Aldus vastgesteld door mr. C.J. Borman, lid van de enkelvoudige kamer, in tegenwoordigheid van mr. C. Sparreboom, griffier.
w.g. Borman
lid van de enkelvoudige kamer
w.g. Sparreboom
griffier
Uitgesproken in het openbaar op 10 juli 2024
195-1049
BIJLAGE
Algemene wet bestuursrecht
Artikel 3:46
Een besluit dient te berusten op een deugdelijke motivering.
Wet milieubeheer
Artikel 1.2
1. Provinciale staten stellen ter bescherming van het milieu een verordening vast.

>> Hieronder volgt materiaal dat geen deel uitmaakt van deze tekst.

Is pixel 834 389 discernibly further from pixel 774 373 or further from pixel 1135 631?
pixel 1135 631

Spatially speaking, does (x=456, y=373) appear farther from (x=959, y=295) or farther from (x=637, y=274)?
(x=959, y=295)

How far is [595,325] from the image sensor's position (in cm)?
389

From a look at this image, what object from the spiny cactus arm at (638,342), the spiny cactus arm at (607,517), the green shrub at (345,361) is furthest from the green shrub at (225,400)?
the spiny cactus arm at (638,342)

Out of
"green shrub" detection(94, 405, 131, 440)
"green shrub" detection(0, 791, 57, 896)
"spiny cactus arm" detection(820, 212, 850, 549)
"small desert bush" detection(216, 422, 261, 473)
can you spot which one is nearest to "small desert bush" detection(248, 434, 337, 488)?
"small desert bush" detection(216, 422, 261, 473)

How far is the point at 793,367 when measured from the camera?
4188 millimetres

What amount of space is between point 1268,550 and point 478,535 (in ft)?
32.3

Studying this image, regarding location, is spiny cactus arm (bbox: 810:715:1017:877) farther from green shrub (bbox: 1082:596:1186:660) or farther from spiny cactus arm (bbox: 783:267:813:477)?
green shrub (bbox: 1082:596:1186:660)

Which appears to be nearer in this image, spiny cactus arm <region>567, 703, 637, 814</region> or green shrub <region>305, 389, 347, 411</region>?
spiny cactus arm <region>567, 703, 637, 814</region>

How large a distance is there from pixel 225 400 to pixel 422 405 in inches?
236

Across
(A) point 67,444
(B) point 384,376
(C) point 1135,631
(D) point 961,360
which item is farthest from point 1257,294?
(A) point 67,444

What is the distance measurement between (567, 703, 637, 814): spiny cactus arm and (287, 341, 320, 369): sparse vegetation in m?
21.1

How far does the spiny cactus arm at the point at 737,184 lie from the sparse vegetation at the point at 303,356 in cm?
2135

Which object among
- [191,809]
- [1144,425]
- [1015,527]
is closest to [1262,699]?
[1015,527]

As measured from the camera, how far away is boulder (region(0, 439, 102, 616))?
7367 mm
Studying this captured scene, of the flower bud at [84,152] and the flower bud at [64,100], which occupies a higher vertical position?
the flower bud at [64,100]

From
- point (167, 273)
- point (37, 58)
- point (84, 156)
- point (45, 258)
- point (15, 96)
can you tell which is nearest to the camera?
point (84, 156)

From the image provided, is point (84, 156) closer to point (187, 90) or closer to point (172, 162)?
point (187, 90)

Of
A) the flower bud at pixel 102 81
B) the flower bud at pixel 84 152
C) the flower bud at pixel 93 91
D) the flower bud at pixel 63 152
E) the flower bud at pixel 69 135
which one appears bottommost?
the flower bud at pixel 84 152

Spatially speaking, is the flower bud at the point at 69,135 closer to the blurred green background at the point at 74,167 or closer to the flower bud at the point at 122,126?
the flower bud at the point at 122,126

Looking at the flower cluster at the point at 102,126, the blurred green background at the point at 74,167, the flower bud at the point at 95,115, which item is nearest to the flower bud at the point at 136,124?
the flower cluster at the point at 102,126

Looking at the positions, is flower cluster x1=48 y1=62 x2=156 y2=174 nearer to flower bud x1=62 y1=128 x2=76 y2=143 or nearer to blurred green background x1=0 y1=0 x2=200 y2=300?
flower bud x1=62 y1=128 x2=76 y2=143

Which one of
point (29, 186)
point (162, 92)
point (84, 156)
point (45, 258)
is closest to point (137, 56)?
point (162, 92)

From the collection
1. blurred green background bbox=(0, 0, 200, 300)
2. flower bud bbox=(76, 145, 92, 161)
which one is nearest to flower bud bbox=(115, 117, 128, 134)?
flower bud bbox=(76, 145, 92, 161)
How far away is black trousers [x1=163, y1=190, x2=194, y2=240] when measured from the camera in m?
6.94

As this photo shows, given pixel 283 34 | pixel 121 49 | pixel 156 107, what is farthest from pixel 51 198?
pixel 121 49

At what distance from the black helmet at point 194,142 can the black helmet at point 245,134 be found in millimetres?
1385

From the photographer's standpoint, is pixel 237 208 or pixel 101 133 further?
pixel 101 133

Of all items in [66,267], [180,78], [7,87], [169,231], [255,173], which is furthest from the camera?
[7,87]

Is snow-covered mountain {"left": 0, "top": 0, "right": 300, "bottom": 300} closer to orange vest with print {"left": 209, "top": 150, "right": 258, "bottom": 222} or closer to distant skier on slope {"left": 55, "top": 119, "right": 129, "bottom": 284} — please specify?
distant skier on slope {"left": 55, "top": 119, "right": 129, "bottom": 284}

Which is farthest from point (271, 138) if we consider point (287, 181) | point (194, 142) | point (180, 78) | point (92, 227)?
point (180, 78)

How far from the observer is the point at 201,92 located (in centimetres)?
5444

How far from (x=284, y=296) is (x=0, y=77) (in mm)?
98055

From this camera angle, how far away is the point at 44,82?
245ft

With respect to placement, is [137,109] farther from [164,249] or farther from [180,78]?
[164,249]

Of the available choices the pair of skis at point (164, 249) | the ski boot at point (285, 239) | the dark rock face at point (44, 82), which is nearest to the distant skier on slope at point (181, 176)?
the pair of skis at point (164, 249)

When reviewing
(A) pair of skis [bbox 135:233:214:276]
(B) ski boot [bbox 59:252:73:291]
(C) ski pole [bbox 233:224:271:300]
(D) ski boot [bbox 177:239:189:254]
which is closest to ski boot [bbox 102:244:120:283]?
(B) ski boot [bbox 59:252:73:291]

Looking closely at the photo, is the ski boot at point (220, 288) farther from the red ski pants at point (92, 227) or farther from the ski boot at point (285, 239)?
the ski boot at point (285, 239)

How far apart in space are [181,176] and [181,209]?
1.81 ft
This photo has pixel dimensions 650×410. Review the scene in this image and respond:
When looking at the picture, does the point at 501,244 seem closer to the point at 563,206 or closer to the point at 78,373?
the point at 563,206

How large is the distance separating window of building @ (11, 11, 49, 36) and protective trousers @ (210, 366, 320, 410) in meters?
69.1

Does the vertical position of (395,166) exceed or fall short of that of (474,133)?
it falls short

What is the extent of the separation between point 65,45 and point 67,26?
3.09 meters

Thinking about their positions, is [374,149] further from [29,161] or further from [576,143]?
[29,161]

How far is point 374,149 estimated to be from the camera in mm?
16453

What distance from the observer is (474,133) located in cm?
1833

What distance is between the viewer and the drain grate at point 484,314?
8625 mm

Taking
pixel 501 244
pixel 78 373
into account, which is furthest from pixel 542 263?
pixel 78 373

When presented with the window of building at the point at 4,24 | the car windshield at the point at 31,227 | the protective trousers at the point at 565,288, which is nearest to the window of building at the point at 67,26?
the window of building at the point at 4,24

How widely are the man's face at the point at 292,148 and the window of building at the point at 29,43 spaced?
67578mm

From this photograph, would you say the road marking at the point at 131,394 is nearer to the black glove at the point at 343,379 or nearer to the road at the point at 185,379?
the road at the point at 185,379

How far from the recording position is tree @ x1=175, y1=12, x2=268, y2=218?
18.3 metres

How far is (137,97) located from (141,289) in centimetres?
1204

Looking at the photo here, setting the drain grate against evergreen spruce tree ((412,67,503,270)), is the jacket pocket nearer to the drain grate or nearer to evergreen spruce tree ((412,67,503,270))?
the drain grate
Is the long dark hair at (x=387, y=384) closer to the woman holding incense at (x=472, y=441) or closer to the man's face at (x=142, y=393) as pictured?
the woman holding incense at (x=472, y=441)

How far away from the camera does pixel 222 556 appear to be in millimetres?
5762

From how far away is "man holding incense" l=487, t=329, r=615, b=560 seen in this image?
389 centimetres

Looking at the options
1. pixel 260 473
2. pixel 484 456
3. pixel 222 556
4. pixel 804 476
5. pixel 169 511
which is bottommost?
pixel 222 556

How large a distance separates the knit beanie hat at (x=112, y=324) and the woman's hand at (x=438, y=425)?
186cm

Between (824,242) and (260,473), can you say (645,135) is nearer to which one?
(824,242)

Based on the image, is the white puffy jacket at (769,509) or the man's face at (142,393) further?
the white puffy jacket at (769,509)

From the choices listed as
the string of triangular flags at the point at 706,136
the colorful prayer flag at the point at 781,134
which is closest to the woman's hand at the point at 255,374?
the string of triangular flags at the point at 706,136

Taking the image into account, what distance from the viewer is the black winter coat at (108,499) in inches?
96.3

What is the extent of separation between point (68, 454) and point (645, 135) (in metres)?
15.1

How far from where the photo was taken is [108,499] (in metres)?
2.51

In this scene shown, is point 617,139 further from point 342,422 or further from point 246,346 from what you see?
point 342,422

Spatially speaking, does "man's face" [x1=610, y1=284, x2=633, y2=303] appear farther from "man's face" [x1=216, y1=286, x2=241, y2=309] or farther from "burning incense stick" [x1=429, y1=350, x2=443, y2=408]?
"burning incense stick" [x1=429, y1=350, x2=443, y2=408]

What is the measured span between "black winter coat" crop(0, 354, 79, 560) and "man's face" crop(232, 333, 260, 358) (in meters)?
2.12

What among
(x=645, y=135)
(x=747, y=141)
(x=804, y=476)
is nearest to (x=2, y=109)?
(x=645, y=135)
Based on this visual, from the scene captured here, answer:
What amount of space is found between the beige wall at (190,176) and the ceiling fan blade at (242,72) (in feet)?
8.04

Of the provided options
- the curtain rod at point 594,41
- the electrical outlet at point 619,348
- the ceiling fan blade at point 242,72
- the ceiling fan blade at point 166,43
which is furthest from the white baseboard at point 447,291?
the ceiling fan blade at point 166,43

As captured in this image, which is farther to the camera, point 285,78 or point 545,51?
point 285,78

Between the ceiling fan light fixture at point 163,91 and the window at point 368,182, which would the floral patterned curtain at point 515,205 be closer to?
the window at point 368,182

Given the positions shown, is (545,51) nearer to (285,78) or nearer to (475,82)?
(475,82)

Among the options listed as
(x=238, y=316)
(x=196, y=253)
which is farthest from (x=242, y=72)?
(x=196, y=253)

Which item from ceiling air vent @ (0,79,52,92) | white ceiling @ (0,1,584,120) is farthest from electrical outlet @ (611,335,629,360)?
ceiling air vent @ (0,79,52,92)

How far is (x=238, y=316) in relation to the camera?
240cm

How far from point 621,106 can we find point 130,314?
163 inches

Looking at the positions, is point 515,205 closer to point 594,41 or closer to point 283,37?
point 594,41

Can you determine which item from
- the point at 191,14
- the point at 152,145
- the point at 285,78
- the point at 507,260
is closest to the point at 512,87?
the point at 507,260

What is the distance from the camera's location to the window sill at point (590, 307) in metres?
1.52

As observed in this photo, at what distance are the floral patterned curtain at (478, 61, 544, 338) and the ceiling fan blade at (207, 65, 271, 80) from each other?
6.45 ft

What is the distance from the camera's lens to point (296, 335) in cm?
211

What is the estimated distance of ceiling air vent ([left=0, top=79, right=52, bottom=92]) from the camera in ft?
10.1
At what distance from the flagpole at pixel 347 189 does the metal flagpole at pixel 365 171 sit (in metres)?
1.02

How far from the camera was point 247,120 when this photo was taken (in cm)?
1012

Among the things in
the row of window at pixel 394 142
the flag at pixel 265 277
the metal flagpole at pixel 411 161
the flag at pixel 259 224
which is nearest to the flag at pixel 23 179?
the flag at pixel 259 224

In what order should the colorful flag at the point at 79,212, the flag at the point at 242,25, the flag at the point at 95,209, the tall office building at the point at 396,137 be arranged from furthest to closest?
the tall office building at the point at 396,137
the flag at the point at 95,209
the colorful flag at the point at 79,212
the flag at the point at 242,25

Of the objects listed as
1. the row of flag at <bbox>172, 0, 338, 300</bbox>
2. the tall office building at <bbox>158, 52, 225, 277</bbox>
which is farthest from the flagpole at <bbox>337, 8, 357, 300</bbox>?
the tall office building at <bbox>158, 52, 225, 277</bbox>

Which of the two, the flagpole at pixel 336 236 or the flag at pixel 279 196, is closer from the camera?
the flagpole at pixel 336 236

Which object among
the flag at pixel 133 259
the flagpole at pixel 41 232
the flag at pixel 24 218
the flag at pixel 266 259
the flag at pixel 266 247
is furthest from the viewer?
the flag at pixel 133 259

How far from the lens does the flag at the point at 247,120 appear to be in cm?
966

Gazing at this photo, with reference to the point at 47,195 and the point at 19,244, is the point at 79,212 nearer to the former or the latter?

2. De verordening bevat ten minste:
[…]
b. regels inzake het voorkomen of beperken van geluidshinder in bij de verordening aangewezen gebieden.
[…].
Wet geluidhinder
Artikel 74
1. Een weg heeft een zone die zich uitstrekt vanaf de as van de weg tot de volgende breedte aan weerszijden van de weg:
[…];
2. Het eerste lid geldt niet met betrekking tot een weg:
[…]
b. waarvoor een maximum snelheid van 30 km per uur geldt.
[…].
Artikel 77
1. Bij het voorbereiden van de vaststelling van een bestemmingsplan of van een wijzigings- of uitwerkingsplan als bedoeld in artikel 3.6, eerste lid, onder a of b, van de Wet ruimtelijke ordening dat geheel of gedeeltelijk betrekking heeft op gronden, behorende tot een zone als bedoeld in artikel 74, of bij het voorbereiden van een omgevingsvergunning als bedoeld in artikel 76a, wordt vanwege burgemeester en wethouders een akoestisch onderzoek ingesteld naar:
a. de geluidsbelasting die door woningen binnen de zone, alsmede door andere geluidsgevoelige gebouwen of door geluidsgevoelige terreinen, vanwege de weg zou worden ondervonden zonder de invloed van maatregelen die de geluidsbelasting beperken;
b. de doeltreffendheid van de in aanmerking komende verkeersmaatregelen en andere maatregelen om te voorkomen dat de in de toekomst vanwege de weg optredende geluidsbelasting van de onder a bedoelde objecten de waarden die ingevolge artikel 82 of artikel 100 als ten hoogste toelaatbare worden aangemerkt, te boven zou gaan.
[…].
Omgevingsverordening NH2020
Artikel 4.22
Verbod rijden motorvoertuig in stiltegebieden: Het is verboden zonder ontheffing van Gedeputeerde Staten in het werkingsgebied stiltegebieden met een motorvoertuig te rijden buiten de openbare weg of buiten andere voor bestemmingsverkeer openstaande wegen of terreinen.
Artikel 4.26
Vrijstellingen voor stiltegebieden
[…]
2. De in de artikelen 4.21, eerste lid, en 4.22 gestelde verboden gelden niet voor zover het gebruik van een toestel of het rijden met een motorvoertuig in het werkingsgebied stiltegebieden rechtstreeks verband houdt met:
[…]
d. het bouwen of onderhoud van gebouwen;
[…].
Bestemmingsplan "Buitengebied Texel 2013"
Artikel 37.2.8
Terreininrichting: Voor de inrichting van het terrein gelden de volgende regels:
[…]
c. aan de buitenkant van het terrein moet een afschermende boomsingel geplant en instand gehouden worden, met een minimale breedte van 7 meter.